O governo, apesar disso, sofreu uma derrota na votação da reforma do Judiciário (que não reforma coisa alguma). Não conseguiu jogar para escanteio a responsabilidade imediata sobre suas dívidas. Os famosos precatórios. Isso tanto beneficia empresas privadas, como assegura direitos de funcionários públicos sistematicamente lesados por todos os governos ao longo dos anos e da história.
As declarações do ex-presidente Fernando Henrique, feitas no exterior, que Lula não é imbatível e depois de tecer considerações sobre eventuais candidaturas de seu partido à sucessão presidencial em 2006, têm um sentido. FHC quis e quer saber a repercussão daquilo que fala para saber se pode ou não alimentar o sonho de voltar ao Planalto.
Por enquanto não tem chances e se vier a ter será por obra do governo Lula. A velha história do coloca a vaca na sala, tira a vaca da sala.
Um outro aspecto é que a reforma ministerial pode estimular setores do partido do presidente a pularem fora do barco de uma vez. Nesse caso não iriam esperar o processo de eleições internas no PT. O jogo é de cartas marcadas.
Uma pesquisa divulgada pela BBC e feita pelo Instituto Gallup, em todo o mundo, mostra que, no Brasil, 89% dos jovens entre 16 19 anos acha que os políticos são desonestos. E 72% acreditam que os empresários brasileiros cedem às pressões de grupos poderosos. Fica claro que a luta popular no Brasil não tem saída dentro do processo institucional.

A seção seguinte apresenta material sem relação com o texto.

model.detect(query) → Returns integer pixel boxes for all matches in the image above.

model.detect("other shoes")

É a cara do governo Lula e do próprio presidente. Só falta chamar Bush para o desfile de sete de setembro e pespegá-lo com a Ordem do Cruzeiro do Sul.
A saída de Carlos Lessa tem um caráter que ultrapassa o professor e economista: é a opção preferencial de Lula e sua turma pelo neoliberalismo. Agora de forma explícita.